## Start

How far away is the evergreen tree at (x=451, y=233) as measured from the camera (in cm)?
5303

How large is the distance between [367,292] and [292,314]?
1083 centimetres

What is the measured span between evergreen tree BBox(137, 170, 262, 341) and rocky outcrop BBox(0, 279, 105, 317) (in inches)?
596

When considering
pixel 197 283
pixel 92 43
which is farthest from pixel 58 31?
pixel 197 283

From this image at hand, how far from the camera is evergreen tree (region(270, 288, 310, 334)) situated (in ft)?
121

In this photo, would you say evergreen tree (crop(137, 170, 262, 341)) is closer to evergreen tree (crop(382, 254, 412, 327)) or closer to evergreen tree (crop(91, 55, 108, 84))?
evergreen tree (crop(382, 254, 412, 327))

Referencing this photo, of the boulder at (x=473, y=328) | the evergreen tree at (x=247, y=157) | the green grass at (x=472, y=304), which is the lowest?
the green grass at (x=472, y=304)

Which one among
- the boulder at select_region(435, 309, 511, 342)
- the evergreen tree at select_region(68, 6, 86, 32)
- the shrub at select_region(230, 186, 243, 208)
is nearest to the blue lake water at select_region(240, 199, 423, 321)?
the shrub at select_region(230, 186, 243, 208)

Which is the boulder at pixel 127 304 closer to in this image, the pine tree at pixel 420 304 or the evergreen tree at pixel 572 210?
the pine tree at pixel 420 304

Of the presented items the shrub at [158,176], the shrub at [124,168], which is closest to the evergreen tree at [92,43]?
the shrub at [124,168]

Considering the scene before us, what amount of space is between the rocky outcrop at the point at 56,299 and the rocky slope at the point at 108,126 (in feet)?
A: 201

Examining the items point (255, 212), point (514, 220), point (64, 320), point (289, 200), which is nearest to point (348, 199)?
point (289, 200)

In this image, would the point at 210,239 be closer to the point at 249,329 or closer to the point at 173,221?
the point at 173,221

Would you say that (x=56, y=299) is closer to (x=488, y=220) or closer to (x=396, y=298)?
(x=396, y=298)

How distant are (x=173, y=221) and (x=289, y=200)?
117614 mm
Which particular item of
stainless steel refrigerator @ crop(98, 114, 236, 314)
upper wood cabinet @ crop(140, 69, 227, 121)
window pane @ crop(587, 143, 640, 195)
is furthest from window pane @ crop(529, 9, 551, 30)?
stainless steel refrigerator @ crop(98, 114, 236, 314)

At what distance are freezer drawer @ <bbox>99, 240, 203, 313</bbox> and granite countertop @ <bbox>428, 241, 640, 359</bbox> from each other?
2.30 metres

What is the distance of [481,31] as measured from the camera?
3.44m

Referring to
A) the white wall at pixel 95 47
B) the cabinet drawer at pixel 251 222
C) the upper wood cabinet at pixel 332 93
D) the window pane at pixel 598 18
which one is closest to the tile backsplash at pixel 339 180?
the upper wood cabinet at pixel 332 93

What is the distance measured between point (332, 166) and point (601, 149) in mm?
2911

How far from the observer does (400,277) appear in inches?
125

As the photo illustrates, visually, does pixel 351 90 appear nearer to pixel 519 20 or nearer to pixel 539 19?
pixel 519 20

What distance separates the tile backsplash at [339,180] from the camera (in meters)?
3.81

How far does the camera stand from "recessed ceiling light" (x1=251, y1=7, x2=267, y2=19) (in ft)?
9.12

## End

**TASK GOAL**
Starting at the line that contains "What is the distance of", repeat each line exactly through the last one in the listing. Include both of those lines and nothing more.

**EXERCISE OUTPUT**
What is the distance of [481,31] as measured from the camera?
3.44m

Referring to
A) the white wall at pixel 95 47
B) the cabinet drawer at pixel 251 222
C) the upper wood cabinet at pixel 332 93
D) the window pane at pixel 598 18
which one is closest to the tile backsplash at pixel 339 180?
the upper wood cabinet at pixel 332 93

What is the distance measured between point (332, 166) and point (601, 149) in mm?
2911

How far from the observer does (400,277) appear in inches?
125

As the photo illustrates, visually, does pixel 351 90 appear nearer to pixel 519 20 or nearer to pixel 539 19?
pixel 519 20

What distance separates the tile backsplash at [339,180] from the camera (in meters)?
3.81

How far does the camera stand from "recessed ceiling light" (x1=251, y1=7, x2=267, y2=19) (in ft)?
9.12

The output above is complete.